Sekali lagi, mereka tenggelam dalam candaan mereka sendiri yang tak bisa kukuasi.
Tawa mereka meledak, tak terkecuali Kak Brian. Dia memukul kepala Kak Andrian, namun aku bisa melihat kerutan di matanya ketika dia tertawa. Dia sepertinya suka dihina seperti ini. Eh, tapi memang fakta, kan? Aku juga tidak tahu akan berkencan dengan dia. Aku juga tidak tahu bahwa pertemuan mata yang hanya tiga puluh detik di acara seminar hari itu justru membawaku berlari jauh dengan dia, dan perlahan-lahan meninggalkan Dikara—yang ternyata sudah menyimpan rasa—di belakang. Apa aku sejahat itu, ya? Tidak. Cinta memang tidak bisa dipaksa. Saat itu, hatiku sepenuhnya untuk Kak Brian.

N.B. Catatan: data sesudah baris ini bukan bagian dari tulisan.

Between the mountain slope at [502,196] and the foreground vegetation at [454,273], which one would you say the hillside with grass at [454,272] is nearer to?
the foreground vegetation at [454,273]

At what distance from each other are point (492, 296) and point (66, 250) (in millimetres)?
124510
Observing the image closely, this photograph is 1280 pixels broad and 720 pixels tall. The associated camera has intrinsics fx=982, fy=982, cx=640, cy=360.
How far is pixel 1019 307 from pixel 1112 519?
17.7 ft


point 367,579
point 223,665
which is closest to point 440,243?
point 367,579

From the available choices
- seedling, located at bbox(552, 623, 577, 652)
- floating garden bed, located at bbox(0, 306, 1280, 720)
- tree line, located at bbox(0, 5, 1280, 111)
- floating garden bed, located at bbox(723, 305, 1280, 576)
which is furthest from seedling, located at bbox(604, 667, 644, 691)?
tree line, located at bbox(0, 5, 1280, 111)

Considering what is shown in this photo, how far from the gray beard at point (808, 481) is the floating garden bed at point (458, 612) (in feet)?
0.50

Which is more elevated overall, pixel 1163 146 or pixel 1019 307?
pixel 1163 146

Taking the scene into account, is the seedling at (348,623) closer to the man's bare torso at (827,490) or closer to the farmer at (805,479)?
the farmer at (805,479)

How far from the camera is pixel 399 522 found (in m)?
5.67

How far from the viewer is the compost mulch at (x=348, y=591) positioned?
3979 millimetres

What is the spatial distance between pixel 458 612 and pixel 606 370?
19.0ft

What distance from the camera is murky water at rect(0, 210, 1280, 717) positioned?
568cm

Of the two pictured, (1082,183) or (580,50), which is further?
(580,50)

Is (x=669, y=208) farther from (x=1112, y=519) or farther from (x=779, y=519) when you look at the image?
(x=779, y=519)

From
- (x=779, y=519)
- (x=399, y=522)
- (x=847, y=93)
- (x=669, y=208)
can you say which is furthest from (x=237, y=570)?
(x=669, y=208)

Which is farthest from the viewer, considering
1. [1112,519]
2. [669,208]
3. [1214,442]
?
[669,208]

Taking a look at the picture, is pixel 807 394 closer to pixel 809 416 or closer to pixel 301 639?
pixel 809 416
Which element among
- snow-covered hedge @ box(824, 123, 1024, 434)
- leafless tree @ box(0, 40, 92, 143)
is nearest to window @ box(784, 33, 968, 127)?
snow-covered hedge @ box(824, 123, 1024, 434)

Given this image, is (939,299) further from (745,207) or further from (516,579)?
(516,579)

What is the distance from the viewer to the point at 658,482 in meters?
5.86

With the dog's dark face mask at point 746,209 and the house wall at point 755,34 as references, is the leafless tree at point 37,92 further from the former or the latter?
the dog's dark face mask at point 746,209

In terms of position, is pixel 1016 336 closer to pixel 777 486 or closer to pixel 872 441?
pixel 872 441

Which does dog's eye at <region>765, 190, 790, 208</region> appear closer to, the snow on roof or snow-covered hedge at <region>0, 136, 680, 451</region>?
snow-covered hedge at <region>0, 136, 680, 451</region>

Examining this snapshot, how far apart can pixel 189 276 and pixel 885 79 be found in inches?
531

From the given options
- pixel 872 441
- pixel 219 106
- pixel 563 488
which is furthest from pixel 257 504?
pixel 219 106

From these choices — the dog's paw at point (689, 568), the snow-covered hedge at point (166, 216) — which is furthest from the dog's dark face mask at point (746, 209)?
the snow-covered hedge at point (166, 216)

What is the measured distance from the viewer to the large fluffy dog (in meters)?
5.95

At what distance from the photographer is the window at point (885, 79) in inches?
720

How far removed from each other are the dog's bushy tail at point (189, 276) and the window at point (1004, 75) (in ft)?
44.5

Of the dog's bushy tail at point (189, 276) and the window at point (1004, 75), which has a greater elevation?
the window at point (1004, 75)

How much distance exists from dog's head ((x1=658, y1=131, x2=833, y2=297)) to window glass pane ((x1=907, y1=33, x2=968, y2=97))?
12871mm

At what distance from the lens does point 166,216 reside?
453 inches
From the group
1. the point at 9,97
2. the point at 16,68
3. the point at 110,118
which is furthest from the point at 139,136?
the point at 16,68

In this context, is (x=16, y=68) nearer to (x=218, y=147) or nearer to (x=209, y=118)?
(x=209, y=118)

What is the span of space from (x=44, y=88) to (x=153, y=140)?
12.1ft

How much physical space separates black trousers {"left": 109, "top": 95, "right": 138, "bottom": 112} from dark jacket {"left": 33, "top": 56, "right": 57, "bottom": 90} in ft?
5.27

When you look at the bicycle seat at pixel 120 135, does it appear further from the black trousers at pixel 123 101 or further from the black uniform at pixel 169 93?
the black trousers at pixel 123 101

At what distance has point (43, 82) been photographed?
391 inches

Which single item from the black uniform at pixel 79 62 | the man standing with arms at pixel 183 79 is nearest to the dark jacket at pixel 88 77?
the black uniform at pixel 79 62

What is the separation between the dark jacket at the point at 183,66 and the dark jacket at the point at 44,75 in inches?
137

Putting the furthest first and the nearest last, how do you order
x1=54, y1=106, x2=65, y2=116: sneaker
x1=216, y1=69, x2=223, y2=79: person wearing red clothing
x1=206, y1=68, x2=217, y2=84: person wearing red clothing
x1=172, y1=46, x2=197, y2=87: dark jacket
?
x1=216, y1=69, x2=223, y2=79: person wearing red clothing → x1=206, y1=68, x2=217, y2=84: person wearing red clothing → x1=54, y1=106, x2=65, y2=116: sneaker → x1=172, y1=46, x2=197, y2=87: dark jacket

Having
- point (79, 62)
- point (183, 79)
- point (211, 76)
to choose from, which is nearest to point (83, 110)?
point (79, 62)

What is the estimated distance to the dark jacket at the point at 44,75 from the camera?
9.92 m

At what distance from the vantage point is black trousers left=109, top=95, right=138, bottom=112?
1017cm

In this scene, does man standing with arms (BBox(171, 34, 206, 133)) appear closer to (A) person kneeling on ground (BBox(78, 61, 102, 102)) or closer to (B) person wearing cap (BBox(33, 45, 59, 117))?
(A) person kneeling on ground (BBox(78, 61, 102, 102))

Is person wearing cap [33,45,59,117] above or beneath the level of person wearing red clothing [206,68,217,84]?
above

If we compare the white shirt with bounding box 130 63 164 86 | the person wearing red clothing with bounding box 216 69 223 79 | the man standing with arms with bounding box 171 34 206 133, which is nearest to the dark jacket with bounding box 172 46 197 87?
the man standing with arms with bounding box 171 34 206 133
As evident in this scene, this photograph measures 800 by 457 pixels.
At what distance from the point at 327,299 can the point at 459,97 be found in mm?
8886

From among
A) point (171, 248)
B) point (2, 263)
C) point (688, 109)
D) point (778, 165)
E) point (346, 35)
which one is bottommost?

Nyatanya, cinta datang terlambat.
"Maksud lo Brian nggak baik gitu?" Kali ini, pertanyaan keluar dari bibir Gajendra Sa'id, yang lebih akrab disapa Kak Sa'id. Badannya lebih pendek, dan kalau bicara suaranya rendah. "Brian tuh kalau sudah sama cewek yang dia sayang, dia jadi budak cinta. Cuma ya gitu, terkadang caranya sulit dimengerti jadi kayak nggak peduli. Dia juga ganteng, kan? Apa kurangnya, hm? Menurut gue, Brian dan Cerelia itu satu level, makanya mereka saling cinta."
Satu level, katanya.
"Wah, gue jadi inget sama satu kejadian menggelikan!" Kak Bobby menimpali. Dia benar-benar ketawa puas. "Gue sama gebetan gue waktu itu, eh ketemu mereka di mall. Gue samperin, nggak nyangka aja pas Cerry bilang kalau Brian nggak mau potong rambut kalau nggak ditemenin. Padahal itu matanya Brian sudah hampir ketutupan. Nggak tahu gimana cara jalannya. Gue yang lihat aja takut kesandung. Memang nggak gondrong, sih... Cuma... lo tahu, dia jadi mirip jamet."
Kak Andrian tertawa keras. "Loba kahayang!"